According to Article 116 of the German Civil Code (BGB), an implicit contract existed between the athlete and the Federation. The same contract is binding under the US laws. The athlete tried to argue that since Clenbuterol was not on the DLV’s list of prohibited substances, it was presumed to be acceptable. The Court dismissed this argument because the DLV had rightly pointed out that the list of substances also banned the use of substances that had an identical effect to that of those on the list.
In other words, Katrin Krabbe had contravened the principles of sportsmanlike conduct and fair play by taking Spiropent bought on the black market – a substance for which a medical prescription was required – and by refusing to give accurate information on drug test forms. The evidence also showed that Katrin Krabbe was aware of the issues associated with abuse of Spiropent.

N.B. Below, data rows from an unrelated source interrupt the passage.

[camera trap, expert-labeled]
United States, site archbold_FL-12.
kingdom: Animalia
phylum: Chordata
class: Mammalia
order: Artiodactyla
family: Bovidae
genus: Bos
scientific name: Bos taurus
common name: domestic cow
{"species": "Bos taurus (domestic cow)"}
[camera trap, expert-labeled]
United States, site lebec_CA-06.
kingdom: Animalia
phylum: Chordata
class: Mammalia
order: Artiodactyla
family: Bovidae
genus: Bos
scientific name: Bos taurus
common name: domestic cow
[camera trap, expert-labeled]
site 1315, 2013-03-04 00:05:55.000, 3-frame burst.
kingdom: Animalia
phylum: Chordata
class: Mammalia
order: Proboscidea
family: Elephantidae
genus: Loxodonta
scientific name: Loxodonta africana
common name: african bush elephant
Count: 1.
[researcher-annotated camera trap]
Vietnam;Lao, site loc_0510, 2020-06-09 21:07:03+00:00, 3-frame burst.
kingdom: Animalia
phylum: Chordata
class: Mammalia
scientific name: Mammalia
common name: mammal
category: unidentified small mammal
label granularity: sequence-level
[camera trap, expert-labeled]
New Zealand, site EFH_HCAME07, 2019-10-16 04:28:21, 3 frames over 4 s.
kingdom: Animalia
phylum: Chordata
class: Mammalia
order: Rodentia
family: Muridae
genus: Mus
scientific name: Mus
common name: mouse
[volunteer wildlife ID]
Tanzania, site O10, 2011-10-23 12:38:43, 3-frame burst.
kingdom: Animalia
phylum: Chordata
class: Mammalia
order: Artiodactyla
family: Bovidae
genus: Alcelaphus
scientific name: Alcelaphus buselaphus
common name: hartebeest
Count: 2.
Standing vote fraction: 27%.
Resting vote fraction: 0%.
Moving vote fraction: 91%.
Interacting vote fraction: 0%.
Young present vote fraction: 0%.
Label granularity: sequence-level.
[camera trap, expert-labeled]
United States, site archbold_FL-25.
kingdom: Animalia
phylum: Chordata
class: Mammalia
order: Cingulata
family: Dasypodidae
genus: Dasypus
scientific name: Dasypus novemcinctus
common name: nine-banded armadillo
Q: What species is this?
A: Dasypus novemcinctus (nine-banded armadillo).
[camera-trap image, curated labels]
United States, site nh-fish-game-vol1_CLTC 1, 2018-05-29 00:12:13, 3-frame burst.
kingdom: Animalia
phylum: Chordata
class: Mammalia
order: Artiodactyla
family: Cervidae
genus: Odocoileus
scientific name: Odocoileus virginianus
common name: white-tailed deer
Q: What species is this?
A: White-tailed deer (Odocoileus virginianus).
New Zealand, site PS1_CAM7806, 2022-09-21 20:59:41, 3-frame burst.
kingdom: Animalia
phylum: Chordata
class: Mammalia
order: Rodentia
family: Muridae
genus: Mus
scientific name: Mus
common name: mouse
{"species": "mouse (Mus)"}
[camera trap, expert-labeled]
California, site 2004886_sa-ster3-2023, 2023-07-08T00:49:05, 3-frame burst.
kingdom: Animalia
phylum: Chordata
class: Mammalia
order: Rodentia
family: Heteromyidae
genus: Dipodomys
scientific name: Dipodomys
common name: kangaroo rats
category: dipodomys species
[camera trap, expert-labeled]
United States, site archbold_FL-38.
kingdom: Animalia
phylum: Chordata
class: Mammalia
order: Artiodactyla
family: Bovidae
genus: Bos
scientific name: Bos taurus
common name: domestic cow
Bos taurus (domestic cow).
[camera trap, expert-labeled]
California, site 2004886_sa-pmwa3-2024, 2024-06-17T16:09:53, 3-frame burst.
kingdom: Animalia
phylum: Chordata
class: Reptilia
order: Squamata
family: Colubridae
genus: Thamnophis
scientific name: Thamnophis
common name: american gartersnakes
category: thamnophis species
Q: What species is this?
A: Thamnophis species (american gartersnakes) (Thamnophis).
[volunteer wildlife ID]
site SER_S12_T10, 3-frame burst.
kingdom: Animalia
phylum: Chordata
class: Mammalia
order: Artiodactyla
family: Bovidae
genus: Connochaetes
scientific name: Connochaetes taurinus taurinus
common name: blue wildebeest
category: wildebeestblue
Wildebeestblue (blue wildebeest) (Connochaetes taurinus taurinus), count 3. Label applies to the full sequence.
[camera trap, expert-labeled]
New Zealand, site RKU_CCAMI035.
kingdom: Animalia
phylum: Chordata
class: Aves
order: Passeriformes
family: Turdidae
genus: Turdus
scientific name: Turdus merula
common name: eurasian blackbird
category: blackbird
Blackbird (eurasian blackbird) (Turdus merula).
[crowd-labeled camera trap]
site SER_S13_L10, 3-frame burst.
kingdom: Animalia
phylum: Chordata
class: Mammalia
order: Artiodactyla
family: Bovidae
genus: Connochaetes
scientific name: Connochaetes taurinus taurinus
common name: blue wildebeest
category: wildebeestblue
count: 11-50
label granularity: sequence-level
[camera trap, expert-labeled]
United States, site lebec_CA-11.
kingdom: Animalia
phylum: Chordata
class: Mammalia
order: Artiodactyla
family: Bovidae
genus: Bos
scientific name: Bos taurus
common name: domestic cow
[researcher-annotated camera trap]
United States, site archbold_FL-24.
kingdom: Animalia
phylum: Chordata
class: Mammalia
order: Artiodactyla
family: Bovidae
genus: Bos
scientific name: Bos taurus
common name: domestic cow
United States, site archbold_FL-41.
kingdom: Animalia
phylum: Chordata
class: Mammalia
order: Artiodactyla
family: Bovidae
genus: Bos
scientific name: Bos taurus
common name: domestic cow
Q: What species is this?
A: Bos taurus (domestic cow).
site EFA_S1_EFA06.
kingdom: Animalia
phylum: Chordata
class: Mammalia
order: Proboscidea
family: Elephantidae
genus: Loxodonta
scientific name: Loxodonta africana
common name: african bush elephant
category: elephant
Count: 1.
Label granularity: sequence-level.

However, the IAAF rules did not provide for any review of DLV sanctions, and the court therefore deemed the IAAF sanction excessive. In compliance with IAAF Rule 54, the DLV had decided, via its Legal Committee, to impose a twelve-month suspension for violation of the principles of sporting behavior. Rule 54 was the rule applicable to non-doping cases. IAAF Rule 53.2.2 applied only if the disciplinary procedure described in Rule 54 had not been correctly followed by the National Federation. This implied that Rules 54 and 53.2 could not both be applied to the same case.
Rule 53 could not be used as a legal basis for the punishment of “unsportsmanlike conduct,” which had already been considered and sanctioned by the relevant national sports federation. Furthermore, if, contrary to the above, Rule 53.2 could serve as the legal basis for an extra sanction imposed by the IAAF, the extension of the suspension breached the principle of proportionality. The suspension of 3 years 9 months was excessive. It was generally accepted that a four-year suspension usually meant the end of an athlete’s career.
The DLV Legal Committee therefore considered a two-year ban to be the maximum for a first offence against the rules on doping. The same opinion was held by the “Deutsche Sportbund” and the IOC. Since “unsportsmalike conduct” was less serious than doping itself and since this was the athlete’s first offense, the IAAF’s sanction was excessive, disproportionate and unfair.